[Dataset entries]
• • • •

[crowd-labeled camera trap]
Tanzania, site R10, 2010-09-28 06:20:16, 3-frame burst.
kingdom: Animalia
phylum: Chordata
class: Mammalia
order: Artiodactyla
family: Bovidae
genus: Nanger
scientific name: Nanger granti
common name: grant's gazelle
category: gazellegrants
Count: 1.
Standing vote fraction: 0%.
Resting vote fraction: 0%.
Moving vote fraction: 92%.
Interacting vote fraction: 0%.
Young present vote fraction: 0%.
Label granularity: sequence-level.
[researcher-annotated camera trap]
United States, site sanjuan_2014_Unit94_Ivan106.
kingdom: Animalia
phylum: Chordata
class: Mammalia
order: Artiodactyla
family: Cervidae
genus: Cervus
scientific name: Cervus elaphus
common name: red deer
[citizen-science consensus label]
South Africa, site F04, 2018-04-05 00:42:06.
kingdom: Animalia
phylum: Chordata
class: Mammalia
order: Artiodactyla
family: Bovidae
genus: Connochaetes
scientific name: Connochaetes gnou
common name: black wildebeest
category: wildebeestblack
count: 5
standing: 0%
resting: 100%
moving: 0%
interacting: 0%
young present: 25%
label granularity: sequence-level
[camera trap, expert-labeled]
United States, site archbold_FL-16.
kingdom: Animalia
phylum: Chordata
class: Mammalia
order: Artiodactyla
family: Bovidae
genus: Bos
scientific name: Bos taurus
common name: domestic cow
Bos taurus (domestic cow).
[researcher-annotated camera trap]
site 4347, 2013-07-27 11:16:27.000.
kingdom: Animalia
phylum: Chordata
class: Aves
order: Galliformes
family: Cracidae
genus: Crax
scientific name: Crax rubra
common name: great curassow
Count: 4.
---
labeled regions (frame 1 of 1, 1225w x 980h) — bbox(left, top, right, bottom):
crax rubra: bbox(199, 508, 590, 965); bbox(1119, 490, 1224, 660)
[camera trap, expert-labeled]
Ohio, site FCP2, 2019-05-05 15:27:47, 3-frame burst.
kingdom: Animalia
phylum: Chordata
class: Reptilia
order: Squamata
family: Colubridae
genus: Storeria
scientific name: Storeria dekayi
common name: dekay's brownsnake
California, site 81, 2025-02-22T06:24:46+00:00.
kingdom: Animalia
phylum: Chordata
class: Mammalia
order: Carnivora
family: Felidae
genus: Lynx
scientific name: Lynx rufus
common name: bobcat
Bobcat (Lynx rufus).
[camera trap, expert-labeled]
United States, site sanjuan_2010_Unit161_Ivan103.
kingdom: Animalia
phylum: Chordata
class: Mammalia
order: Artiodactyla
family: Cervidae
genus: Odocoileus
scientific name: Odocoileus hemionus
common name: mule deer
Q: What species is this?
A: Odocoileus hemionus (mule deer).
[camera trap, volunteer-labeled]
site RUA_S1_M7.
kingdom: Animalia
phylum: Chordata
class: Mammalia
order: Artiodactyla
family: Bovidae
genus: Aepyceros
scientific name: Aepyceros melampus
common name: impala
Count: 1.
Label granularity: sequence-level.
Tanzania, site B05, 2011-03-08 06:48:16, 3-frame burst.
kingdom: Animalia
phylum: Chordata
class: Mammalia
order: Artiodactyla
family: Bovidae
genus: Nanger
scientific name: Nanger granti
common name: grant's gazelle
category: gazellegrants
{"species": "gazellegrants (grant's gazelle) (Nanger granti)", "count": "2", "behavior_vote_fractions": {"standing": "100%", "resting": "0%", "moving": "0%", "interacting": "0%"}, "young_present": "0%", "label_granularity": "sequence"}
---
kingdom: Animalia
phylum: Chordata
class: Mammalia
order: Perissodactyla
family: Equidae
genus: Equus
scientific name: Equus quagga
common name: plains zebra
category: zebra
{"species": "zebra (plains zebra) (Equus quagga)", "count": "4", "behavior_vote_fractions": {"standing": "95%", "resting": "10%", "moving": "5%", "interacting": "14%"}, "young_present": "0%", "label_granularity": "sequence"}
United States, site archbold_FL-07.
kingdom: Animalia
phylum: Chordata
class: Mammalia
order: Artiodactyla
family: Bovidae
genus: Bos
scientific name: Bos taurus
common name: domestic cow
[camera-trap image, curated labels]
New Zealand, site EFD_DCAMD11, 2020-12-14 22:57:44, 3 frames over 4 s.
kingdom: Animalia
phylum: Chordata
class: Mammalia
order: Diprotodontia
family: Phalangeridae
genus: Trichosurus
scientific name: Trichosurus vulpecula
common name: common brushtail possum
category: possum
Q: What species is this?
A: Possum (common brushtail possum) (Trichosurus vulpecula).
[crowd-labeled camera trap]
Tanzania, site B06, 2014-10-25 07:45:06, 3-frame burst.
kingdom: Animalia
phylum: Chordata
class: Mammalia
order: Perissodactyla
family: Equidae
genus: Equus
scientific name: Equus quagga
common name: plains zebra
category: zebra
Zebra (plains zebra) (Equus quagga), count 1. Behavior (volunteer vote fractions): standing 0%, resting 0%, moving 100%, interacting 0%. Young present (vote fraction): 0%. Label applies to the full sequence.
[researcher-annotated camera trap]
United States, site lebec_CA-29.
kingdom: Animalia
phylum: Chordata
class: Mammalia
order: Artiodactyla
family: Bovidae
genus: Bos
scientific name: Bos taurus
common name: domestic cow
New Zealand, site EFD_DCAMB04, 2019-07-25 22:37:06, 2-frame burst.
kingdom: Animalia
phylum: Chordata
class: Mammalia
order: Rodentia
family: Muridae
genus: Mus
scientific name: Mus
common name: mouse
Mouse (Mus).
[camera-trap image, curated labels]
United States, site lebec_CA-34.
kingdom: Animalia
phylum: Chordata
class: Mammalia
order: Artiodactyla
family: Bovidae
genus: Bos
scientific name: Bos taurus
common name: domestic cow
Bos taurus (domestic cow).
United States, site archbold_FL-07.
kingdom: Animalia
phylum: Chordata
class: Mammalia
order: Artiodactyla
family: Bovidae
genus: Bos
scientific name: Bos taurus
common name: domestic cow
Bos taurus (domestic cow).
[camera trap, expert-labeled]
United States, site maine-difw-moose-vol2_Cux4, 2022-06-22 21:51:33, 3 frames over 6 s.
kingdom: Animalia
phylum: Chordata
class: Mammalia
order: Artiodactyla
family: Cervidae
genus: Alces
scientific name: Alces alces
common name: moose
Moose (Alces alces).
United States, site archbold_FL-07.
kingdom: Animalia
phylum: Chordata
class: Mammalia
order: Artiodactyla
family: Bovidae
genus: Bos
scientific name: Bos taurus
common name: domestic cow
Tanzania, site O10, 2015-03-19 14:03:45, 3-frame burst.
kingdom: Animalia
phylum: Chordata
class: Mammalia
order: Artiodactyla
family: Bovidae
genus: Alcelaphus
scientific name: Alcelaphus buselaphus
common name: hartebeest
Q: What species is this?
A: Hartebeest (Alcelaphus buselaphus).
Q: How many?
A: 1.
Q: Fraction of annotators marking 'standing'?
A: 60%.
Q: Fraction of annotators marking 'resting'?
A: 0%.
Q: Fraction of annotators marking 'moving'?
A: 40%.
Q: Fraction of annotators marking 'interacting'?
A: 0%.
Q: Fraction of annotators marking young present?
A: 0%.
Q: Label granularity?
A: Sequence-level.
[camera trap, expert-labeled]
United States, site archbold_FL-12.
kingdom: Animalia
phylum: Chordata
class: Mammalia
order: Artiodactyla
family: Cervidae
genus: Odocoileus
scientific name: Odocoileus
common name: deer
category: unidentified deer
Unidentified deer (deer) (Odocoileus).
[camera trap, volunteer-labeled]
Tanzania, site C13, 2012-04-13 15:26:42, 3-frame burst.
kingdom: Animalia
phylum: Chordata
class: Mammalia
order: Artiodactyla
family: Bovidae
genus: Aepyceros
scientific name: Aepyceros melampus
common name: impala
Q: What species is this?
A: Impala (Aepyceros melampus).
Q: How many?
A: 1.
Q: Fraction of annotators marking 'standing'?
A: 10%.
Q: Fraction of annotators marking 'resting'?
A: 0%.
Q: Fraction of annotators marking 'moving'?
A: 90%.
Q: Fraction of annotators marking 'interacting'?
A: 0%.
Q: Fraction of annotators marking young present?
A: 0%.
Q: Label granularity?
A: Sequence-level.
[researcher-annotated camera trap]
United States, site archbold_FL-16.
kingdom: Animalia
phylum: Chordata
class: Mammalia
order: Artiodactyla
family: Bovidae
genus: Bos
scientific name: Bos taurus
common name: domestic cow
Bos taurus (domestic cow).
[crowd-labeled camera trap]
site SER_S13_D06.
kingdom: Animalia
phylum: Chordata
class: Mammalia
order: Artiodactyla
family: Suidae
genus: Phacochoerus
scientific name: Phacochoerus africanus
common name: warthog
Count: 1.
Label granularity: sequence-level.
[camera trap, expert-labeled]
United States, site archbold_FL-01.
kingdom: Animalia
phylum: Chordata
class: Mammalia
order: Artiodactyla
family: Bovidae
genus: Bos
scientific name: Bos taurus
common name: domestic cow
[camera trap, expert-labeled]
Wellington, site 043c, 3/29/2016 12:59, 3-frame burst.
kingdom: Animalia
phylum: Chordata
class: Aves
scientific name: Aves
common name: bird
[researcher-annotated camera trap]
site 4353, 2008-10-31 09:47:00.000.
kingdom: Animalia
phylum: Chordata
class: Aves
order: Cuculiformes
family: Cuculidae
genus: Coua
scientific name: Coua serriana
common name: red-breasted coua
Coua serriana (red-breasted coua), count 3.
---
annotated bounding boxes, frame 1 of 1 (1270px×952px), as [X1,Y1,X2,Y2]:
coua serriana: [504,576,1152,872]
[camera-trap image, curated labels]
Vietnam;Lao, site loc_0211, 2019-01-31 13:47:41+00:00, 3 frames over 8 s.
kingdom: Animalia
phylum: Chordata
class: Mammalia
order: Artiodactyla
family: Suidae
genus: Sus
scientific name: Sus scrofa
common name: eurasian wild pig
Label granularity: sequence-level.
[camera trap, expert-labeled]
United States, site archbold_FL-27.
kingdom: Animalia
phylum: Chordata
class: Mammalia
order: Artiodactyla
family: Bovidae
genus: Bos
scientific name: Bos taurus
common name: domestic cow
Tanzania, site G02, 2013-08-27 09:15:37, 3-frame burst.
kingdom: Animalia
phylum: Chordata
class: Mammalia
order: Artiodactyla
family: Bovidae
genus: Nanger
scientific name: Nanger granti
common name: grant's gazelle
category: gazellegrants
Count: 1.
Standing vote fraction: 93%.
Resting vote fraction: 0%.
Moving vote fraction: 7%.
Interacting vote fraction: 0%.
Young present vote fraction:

• • • •

In the records, locate each line holding the string "over" and copy it.

New Zealand, site EFD_DCAMD11, 2020-12-14 22:57:44, 3 frames over 4 s.
United States, site maine-difw-moose-vol2_Cux4, 2022-06-22 21:51:33, 3 frames over 6 s.
Vietnam;Lao, site loc_0211, 2019-01-31 13:47:41+00:00, 3 frames over 8 s.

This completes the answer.